● EXERCISE BRIEF: Reproduce all of the lines below word for word, leaving out the pictures.

● DATA IN THIS EXERCISE:
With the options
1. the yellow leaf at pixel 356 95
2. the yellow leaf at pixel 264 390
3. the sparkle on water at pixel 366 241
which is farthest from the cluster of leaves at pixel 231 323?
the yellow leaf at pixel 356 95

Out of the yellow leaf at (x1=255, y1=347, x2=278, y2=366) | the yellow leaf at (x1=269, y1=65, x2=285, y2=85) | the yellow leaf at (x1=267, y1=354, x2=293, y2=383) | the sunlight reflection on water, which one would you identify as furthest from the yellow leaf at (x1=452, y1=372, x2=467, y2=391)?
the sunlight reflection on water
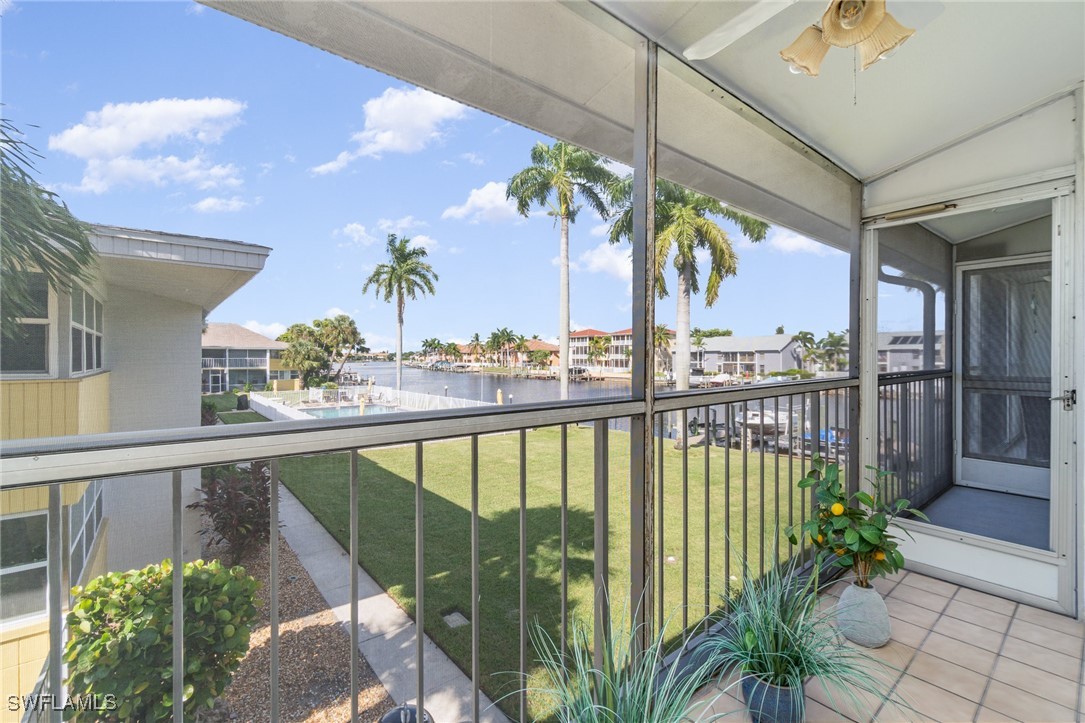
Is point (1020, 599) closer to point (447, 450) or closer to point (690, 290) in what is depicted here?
point (690, 290)

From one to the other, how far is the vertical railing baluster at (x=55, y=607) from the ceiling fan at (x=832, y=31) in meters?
2.22

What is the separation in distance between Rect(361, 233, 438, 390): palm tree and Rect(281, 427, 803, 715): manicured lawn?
30 cm

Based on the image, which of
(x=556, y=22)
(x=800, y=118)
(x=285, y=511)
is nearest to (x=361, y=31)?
(x=556, y=22)

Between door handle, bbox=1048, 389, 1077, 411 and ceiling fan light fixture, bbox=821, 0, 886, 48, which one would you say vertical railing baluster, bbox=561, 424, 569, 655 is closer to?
ceiling fan light fixture, bbox=821, 0, 886, 48

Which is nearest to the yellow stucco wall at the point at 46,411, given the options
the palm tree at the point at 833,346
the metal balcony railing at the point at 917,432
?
the palm tree at the point at 833,346

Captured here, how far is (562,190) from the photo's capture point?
5.41ft

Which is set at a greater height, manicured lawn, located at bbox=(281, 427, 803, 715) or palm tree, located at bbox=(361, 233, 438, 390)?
palm tree, located at bbox=(361, 233, 438, 390)

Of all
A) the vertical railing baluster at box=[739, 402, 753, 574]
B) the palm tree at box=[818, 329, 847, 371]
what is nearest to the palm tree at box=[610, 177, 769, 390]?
the vertical railing baluster at box=[739, 402, 753, 574]

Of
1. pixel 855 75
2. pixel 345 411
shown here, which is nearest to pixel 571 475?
pixel 345 411

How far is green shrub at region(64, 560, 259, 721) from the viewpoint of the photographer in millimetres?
809

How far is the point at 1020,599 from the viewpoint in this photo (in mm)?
2578

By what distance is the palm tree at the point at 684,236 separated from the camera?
1.86m

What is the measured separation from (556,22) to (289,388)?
1500 millimetres

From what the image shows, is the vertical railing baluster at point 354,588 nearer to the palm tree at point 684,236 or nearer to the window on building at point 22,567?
the window on building at point 22,567
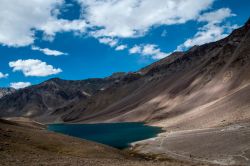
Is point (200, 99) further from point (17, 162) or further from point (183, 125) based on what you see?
point (17, 162)

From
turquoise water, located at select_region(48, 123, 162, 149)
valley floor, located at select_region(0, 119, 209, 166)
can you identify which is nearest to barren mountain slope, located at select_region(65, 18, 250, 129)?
turquoise water, located at select_region(48, 123, 162, 149)

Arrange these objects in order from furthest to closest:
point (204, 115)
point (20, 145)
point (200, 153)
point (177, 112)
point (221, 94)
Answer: point (177, 112)
point (221, 94)
point (204, 115)
point (200, 153)
point (20, 145)

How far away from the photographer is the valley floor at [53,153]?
111 feet

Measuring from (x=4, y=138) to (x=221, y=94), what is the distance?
339ft

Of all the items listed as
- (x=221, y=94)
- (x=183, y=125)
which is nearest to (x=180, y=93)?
(x=221, y=94)

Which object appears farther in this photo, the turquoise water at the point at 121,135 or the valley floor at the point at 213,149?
the turquoise water at the point at 121,135

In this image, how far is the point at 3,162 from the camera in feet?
101

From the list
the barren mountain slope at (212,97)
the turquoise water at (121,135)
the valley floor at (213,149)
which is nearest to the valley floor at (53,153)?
the valley floor at (213,149)

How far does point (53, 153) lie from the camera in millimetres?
41000

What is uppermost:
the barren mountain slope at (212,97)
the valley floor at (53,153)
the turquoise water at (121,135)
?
the barren mountain slope at (212,97)

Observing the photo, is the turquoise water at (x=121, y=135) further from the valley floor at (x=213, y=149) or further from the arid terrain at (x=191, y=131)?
the valley floor at (x=213, y=149)

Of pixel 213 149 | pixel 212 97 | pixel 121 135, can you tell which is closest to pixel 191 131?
pixel 121 135

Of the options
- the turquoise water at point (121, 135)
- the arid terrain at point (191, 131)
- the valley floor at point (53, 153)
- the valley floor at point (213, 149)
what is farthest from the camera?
the turquoise water at point (121, 135)

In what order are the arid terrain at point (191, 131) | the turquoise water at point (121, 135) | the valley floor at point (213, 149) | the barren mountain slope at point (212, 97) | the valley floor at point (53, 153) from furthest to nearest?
the barren mountain slope at point (212, 97) → the turquoise water at point (121, 135) → the valley floor at point (213, 149) → the arid terrain at point (191, 131) → the valley floor at point (53, 153)
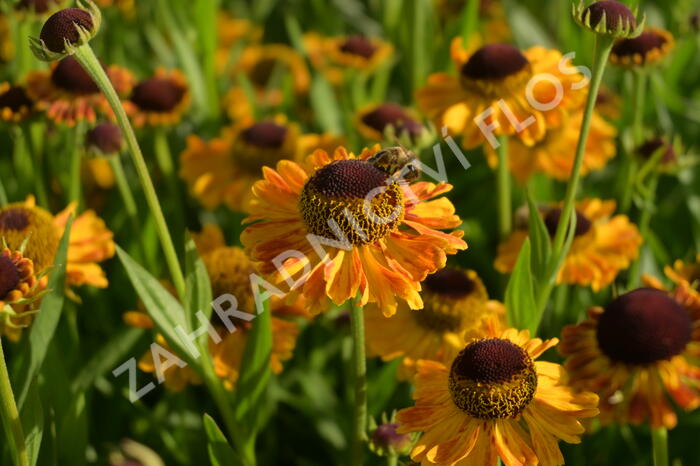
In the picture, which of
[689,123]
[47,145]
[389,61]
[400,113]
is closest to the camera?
[400,113]

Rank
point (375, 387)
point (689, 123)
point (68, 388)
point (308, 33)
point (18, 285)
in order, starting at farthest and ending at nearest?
point (308, 33), point (689, 123), point (375, 387), point (68, 388), point (18, 285)

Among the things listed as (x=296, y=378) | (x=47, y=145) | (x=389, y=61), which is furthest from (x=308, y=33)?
(x=296, y=378)

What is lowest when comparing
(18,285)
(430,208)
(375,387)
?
(375,387)

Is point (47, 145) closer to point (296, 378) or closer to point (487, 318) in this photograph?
point (296, 378)

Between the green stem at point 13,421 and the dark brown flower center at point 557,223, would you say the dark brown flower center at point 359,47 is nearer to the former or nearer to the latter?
the dark brown flower center at point 557,223

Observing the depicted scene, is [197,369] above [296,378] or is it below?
above

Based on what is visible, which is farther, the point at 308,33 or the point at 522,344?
the point at 308,33

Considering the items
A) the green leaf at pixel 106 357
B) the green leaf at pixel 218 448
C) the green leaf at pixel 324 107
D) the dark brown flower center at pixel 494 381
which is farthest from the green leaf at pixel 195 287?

● RESULT FOR THIS TASK:
With the options
1. the yellow leaf at pixel 356 95
2. the yellow leaf at pixel 264 390
3. the sparkle on water at pixel 366 241
which is farthest from the cluster of leaves at pixel 231 323?
the yellow leaf at pixel 356 95

Out of the yellow leaf at (x1=255, y1=347, x2=278, y2=366) | the yellow leaf at (x1=269, y1=65, x2=285, y2=85) | the yellow leaf at (x1=267, y1=354, x2=293, y2=383) | the sunlight reflection on water, which one would you identify as furthest from the yellow leaf at (x1=452, y1=372, x2=467, y2=391)?
the sunlight reflection on water
Is point (1020, 599) closer to point (447, 450) or closer to point (690, 290) in what is depicted here?
point (690, 290)

From one to the other, how far is the vertical railing baluster at (x=55, y=607) from the ceiling fan at (x=832, y=31) in meters?
2.22

What is the separation in distance between Rect(361, 233, 438, 390): palm tree and Rect(281, 427, 803, 715): manicured lawn?
30 cm

Based on the image, which of
(x=556, y=22)
(x=800, y=118)
(x=285, y=511)
is nearest to (x=361, y=31)?
(x=556, y=22)

Between door handle, bbox=1048, 389, 1077, 411 and ceiling fan light fixture, bbox=821, 0, 886, 48, which one would you say vertical railing baluster, bbox=561, 424, 569, 655 is closer to?
ceiling fan light fixture, bbox=821, 0, 886, 48

Which is nearest to the yellow stucco wall at the point at 46,411, given the options
the palm tree at the point at 833,346
the metal balcony railing at the point at 917,432
?
the palm tree at the point at 833,346

Captured here, how far is (562,190) from the photo's capture point?
5.41ft

Which is set at a greater height, manicured lawn, located at bbox=(281, 427, 803, 715) or palm tree, located at bbox=(361, 233, 438, 390)?
palm tree, located at bbox=(361, 233, 438, 390)

Of all
A) the vertical railing baluster at box=[739, 402, 753, 574]
B) the palm tree at box=[818, 329, 847, 371]
what is nearest to the palm tree at box=[610, 177, 769, 390]?
the vertical railing baluster at box=[739, 402, 753, 574]

Of
1. pixel 855 75
2. pixel 345 411
shown here, which is nearest to pixel 571 475?
pixel 345 411

How far is green shrub at region(64, 560, 259, 721) from the viewpoint of the photographer in millimetres?
809

How far is the point at 1020,599 from the viewpoint in this photo (in mm)?
2578

By what distance is the palm tree at the point at 684,236 separated from the camera?
1.86m

What is the measured separation from (556,22) to (289,388)?
1500 millimetres

From what the image shows, is the vertical railing baluster at point 354,588 nearer to the palm tree at point 684,236 or nearer to the window on building at point 22,567?
the window on building at point 22,567
Is point (200, 99) further from point (17, 162) or further from point (183, 125) based on what you see?
point (17, 162)

From
turquoise water, located at select_region(48, 123, 162, 149)
valley floor, located at select_region(0, 119, 209, 166)
can you identify which is nearest to barren mountain slope, located at select_region(65, 18, 250, 129)?
turquoise water, located at select_region(48, 123, 162, 149)

Arrange these objects in order from furthest to closest:
point (204, 115)
point (20, 145)
point (200, 153)
point (177, 112)
point (221, 94)
Answer: point (177, 112)
point (221, 94)
point (204, 115)
point (200, 153)
point (20, 145)

How far away from the photographer is the valley floor at [53,153]?
111 feet

Measuring from (x=4, y=138) to (x=221, y=94), what is the distance?
339ft

Of all the items listed as
- (x=221, y=94)
- (x=183, y=125)
which is nearest to (x=180, y=93)?
(x=221, y=94)

Which object appears farther in this photo, the turquoise water at the point at 121,135 or the valley floor at the point at 213,149?
the turquoise water at the point at 121,135

In this image, how far is the point at 3,162 from the camera in feet?
101

From the list
the barren mountain slope at (212,97)
the turquoise water at (121,135)
the valley floor at (213,149)
which is nearest to the valley floor at (53,153)?
the valley floor at (213,149)

How far does point (53, 153) lie from the camera in millimetres?
41000

What is uppermost:
the barren mountain slope at (212,97)
the valley floor at (53,153)
the turquoise water at (121,135)
?
the barren mountain slope at (212,97)

Observing the photo, is the turquoise water at (x=121, y=135) further from the valley floor at (x=213, y=149) or further from the arid terrain at (x=191, y=131)?
the valley floor at (x=213, y=149)

Of pixel 213 149 | pixel 212 97 | pixel 121 135, can you tell which is closest to pixel 191 131?
pixel 121 135

Of the options
- the turquoise water at point (121, 135)
- the arid terrain at point (191, 131)
- the valley floor at point (53, 153)
- the valley floor at point (213, 149)
what is farthest from the camera?
the turquoise water at point (121, 135)

In what order are the arid terrain at point (191, 131) | the turquoise water at point (121, 135) | the valley floor at point (213, 149) | the barren mountain slope at point (212, 97) | the valley floor at point (53, 153) from furthest to nearest?
the barren mountain slope at point (212, 97) → the turquoise water at point (121, 135) → the valley floor at point (213, 149) → the arid terrain at point (191, 131) → the valley floor at point (53, 153)
In the picture, which of
[689,123]
[47,145]
[389,61]
[400,113]
is closest to the camera?
[400,113]

Rank
point (375, 387)
point (689, 123)
point (68, 388)
point (308, 33)
point (18, 285)
in order, starting at farthest and ending at nearest?
point (308, 33), point (689, 123), point (375, 387), point (68, 388), point (18, 285)

Among the things listed as (x=296, y=378) | (x=47, y=145) | (x=389, y=61), which is furthest from (x=308, y=33)?
(x=296, y=378)

What is lowest when comparing
(18,285)
(430,208)
(375,387)
?
(375,387)

Is point (47, 145) closer to point (296, 378) or closer to point (487, 318) in this photograph?
point (296, 378)

Between the green stem at point 13,421 and the dark brown flower center at point 557,223, would you say the dark brown flower center at point 359,47 is nearer to the former or nearer to the latter?
the dark brown flower center at point 557,223

Observing the depicted scene, is [197,369] above [296,378] or is it below?
above

Based on what is visible, which is farther, the point at 308,33 or the point at 522,344?
the point at 308,33

Considering the items
A) the green leaf at pixel 106 357
B) the green leaf at pixel 218 448
C) the green leaf at pixel 324 107
D) the dark brown flower center at pixel 494 381
which is farthest from the green leaf at pixel 195 287?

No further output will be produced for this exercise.